Zing Forum

Reading

Southeast University Team Proposes New Streaming Safety Detection Method: SPRT Framework Enables Real-Time Toxic Content Interception for LLMs

The research team from Southeast University proposes a streaming safety detection framework based on Sequential Probability Ratio Test (SPRT), which can detect toxic content in real time during LLM generation, achieving 77%-96% token savings and marking an important breakthrough in the field of AI safety.
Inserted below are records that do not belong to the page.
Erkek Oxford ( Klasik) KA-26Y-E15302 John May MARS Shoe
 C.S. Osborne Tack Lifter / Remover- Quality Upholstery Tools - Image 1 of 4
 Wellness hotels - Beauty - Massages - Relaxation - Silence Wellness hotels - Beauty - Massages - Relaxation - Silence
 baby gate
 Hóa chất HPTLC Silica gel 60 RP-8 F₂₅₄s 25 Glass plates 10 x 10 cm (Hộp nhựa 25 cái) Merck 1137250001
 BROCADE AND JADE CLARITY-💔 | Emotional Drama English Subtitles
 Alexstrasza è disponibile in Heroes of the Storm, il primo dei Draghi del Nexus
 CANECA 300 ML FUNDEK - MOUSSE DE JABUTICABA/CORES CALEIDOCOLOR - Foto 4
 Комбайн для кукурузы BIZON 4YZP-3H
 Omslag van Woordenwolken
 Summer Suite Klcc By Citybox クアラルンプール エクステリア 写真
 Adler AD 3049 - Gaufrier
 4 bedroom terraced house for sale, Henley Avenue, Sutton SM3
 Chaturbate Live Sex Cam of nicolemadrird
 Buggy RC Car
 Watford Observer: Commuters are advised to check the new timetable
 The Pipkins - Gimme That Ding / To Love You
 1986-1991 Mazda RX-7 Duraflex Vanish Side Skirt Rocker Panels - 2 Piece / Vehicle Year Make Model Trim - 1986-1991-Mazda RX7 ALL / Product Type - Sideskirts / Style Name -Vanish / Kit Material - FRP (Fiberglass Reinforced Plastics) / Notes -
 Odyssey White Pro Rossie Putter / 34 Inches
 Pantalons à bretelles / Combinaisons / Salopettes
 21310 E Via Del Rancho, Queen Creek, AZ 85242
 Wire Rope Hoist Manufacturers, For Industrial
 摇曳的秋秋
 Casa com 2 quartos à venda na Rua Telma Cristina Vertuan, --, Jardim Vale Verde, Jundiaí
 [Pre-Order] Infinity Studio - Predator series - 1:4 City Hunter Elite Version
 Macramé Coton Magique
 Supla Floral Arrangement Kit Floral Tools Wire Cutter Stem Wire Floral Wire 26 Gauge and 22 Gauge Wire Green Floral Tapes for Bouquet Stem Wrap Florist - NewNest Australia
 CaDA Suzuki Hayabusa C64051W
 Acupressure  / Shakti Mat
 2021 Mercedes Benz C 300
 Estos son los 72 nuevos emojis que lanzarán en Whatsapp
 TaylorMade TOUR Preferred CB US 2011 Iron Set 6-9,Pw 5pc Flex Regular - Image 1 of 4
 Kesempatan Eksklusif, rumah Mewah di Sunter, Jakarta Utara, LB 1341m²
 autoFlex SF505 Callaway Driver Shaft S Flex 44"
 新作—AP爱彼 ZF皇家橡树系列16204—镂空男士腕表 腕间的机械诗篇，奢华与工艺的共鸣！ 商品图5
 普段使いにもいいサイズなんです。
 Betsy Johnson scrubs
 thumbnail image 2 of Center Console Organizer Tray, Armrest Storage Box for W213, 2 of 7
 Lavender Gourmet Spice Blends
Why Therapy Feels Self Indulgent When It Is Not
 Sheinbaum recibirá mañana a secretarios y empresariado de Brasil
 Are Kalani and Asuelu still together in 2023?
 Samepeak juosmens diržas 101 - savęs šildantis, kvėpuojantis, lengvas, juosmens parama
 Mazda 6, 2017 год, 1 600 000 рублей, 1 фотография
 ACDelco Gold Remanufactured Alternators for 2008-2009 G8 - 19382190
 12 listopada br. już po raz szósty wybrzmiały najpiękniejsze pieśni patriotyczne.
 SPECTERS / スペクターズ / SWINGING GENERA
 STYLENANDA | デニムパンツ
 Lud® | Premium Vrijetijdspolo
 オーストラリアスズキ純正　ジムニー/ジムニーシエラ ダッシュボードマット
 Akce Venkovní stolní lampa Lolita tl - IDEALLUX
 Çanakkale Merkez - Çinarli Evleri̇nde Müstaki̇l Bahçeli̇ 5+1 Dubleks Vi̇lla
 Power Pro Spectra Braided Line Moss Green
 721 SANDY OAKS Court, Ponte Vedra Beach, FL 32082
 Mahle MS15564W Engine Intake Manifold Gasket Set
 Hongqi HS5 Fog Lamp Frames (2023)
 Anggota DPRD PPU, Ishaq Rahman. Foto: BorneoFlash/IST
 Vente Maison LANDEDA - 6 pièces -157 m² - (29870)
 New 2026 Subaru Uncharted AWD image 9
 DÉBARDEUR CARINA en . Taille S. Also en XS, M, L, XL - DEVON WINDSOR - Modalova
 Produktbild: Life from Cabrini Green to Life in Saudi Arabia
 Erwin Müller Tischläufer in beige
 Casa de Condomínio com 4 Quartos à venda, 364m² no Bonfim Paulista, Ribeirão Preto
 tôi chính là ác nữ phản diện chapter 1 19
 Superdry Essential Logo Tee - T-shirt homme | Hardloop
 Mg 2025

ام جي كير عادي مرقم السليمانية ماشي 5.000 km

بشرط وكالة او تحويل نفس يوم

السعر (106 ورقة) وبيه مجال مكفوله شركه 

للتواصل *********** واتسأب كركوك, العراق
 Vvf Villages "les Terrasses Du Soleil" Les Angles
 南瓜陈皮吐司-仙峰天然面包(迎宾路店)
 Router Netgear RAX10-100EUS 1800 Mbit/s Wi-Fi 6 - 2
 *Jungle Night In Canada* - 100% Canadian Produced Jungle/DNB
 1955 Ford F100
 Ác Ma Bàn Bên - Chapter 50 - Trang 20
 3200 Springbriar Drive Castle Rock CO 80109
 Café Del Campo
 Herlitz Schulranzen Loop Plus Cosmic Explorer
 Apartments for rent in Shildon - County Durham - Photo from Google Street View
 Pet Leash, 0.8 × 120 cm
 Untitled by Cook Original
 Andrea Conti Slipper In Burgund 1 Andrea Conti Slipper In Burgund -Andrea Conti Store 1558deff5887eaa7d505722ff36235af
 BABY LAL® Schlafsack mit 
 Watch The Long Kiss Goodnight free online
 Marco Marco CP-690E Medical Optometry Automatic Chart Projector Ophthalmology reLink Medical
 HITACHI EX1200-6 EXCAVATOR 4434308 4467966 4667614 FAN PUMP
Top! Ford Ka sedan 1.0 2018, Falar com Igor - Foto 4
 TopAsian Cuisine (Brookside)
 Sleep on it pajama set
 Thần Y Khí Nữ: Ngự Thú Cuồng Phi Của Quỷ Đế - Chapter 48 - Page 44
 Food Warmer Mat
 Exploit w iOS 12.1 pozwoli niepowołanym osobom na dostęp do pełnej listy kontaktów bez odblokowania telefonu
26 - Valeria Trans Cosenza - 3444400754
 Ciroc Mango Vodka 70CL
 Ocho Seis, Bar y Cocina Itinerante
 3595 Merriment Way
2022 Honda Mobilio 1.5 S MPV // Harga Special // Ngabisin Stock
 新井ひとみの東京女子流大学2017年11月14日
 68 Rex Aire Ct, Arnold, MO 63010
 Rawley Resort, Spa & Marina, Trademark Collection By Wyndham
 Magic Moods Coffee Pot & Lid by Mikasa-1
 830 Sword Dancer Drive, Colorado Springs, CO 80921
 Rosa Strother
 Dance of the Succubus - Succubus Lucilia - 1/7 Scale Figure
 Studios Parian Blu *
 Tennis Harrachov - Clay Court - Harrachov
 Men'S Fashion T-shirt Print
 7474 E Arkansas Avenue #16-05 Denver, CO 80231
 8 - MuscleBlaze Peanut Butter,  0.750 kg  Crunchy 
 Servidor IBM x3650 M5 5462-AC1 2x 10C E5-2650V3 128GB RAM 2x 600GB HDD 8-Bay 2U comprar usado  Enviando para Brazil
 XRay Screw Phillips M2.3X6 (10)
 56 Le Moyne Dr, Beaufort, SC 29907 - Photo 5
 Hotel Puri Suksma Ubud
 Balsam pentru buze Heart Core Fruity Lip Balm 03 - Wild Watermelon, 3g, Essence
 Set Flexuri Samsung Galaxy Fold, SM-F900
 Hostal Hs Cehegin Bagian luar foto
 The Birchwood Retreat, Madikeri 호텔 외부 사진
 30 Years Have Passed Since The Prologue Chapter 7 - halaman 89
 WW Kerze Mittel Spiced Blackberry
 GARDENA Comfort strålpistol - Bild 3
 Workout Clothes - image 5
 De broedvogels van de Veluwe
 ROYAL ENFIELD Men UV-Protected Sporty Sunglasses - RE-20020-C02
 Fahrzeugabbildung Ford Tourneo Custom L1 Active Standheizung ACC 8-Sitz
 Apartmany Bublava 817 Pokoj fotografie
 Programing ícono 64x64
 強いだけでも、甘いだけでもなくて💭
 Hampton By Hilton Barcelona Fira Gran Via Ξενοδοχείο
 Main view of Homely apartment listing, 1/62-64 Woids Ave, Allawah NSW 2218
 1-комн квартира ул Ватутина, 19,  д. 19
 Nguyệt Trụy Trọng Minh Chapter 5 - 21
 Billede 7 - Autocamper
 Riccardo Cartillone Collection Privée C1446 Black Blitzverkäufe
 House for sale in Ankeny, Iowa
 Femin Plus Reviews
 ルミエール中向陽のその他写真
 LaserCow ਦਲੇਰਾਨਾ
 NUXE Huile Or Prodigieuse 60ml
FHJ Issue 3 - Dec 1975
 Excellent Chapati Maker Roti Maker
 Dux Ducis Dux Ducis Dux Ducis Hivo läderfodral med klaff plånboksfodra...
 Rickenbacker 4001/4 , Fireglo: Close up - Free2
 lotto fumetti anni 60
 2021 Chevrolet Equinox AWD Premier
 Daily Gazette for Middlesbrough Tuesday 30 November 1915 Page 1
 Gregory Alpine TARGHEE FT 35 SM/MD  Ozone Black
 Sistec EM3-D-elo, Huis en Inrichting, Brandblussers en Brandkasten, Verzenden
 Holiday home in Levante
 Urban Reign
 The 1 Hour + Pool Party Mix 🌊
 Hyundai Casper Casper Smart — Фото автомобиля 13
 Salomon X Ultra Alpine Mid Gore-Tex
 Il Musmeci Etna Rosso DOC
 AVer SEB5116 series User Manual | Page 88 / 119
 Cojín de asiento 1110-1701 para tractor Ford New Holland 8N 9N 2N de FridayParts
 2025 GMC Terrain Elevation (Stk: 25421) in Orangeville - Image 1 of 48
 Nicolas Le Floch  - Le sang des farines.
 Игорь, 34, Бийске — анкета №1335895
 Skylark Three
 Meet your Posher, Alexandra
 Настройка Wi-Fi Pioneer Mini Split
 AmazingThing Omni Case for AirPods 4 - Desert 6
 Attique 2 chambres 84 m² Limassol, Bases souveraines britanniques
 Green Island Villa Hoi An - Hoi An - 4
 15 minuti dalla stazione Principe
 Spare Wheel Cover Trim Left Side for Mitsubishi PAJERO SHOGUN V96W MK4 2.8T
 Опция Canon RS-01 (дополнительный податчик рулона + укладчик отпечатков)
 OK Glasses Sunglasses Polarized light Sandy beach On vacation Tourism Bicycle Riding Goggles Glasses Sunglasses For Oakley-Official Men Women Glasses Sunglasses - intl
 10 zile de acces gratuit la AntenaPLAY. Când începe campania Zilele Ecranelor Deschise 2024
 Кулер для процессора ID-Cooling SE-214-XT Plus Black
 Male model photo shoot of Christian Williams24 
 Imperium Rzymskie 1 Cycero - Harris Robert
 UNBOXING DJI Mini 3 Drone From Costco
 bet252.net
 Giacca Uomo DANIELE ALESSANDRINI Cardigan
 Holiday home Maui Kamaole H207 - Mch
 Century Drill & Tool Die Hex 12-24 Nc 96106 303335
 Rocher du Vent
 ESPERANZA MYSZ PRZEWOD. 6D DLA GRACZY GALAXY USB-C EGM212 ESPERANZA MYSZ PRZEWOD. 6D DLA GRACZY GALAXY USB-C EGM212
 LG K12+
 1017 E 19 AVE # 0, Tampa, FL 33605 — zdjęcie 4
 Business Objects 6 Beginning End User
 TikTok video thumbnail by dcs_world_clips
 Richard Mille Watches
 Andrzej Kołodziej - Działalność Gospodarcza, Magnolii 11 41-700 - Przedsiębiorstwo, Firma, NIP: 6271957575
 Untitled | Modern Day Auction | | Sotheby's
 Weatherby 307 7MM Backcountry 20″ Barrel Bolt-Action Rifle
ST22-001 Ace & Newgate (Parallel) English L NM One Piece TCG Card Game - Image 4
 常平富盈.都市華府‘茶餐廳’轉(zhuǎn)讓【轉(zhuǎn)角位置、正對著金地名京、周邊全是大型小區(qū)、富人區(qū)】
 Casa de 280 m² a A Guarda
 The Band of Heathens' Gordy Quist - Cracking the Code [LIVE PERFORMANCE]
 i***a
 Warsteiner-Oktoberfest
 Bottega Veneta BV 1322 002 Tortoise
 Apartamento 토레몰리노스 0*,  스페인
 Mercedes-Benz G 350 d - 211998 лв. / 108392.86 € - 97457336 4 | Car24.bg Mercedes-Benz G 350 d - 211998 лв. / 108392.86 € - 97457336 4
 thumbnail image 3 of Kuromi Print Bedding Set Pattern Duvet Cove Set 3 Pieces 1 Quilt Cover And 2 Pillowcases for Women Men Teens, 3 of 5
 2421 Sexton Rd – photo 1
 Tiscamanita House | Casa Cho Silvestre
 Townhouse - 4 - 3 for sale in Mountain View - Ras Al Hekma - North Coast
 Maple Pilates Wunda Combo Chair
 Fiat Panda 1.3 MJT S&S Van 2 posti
SPRTLLM安全流式检测序列假设检验东南大学毒性检测AI安全实时检测统计学习开源
Published 2026-04-04 07:45Recent activity 2026-04-04 07:49Estimated read 6 min
Southeast University Team Proposes New Streaming Safety Detection Method: SPRT Framework Enables Real-Time Toxic Content Interception for LLMs
1

Section 01

[Main Post/Introduction] Southeast University's SPRT Streaming Framework: A New Breakthrough in Real-Time Toxic Content Interception for LLMs

The research team from Southeast University proposes a streaming safety detection framework based on Sequential Probability Ratio Test (SPRT), which can detect toxic content in real time during the generation process of Large Language Models (LLMs), achieving 77%-96% token savings. This framework has a complete theoretical foundation, can strictly control the boundaries of false positives and false negatives, and has been open-sourced, marking an important breakthrough in the field of AI safety.

2

Section 02

Background: Real-Time Detection Needs and Challenges in AI Safety

With the improvement of LLM capabilities, the safety of generated content has become a focus. The traditional 'post-generation detection' model has limitations: when generating long texts, users may be exposed to harmful content in advance, and it wastes computing resources. Streaming detection (real-time monitoring and interception during generation) is a solution direction, but it needs to balance detection accuracy and early judgment, while controlling the boundaries of false positives and false negatives.

3

Section 03

Method: Core Mechanism of the SPRT Framework

The Southeast University team proposes the Contextual SPRT framework, whose core is cumulative log-likelihood ratio monitoring: for each generated token, calculate the probability ratio of it belonging to toxic/safe content and accumulate the log ratio, then make a judgment when the preset threshold is reached. Theoretically, this method can control the false positive rate (α ≤ 0.05) and false negative rate (β ≤ 0.10). In addition, it adaptively adjusts through the prior probability parameter π to handle scenarios with unbalanced proportions of toxic content.

4

Section 04

Experimental Evidence: Performance Validated on Four Datasets

The team tested on four datasets:

  • CivilComments (5000 entries, 8.0% toxic rate)
  • BeaverTails (3021 entries, 57.4% toxic rate)
  • PKU-SafeRLHF (3000 entries, 58.3% toxic rate)
  • Qwen3GuardTest (651 entries, 100% toxic rate) The results show a token savings rate of 77.3%-96.1%, and the F1 score on Qwen3GuardTest reaches 100%, demonstrating excellent performance.
5

Section 05

Technical Implementation and Open-Source Contribution

The team has open-sourced the complete implementation, with core components including:

  1. SPRTDetector class: encapsulates the SPRT algorithm logic for easy integration;
  2. Calibration module: uses temperature scaling technology to calibrate classifier outputs;
  3. Experimental framework: provides experimental scripts and analysis tools. Sample code allows quick integration of the detector and supports streaming detection.
6

Section 06

Practical Significance and Application Prospects

This framework fills the gap in streaming safety detection technology, and open-sourcing reduces the entry barrier. Application scenarios include:

  • Online content moderation: real-time interception of harmful content;
  • Model safety assessment: red team testing tool;
  • Training data filtering: quick filtering of toxic samples;
  • Interactive AI systems: ensuring real-time safety of chatbots and others.
7

Section 07

Conclusion: Statistical Learning Theory Empowers AI Safety

The work of the Southeast University team demonstrates the potential of statistical learning theory in the field of AI safety. The SPRT framework has both theoretical guarantees and practical value, and its open-source implementation promotes the popularization of the technology, providing a theoretical and practical foundation for building safer and more reliable AI systems.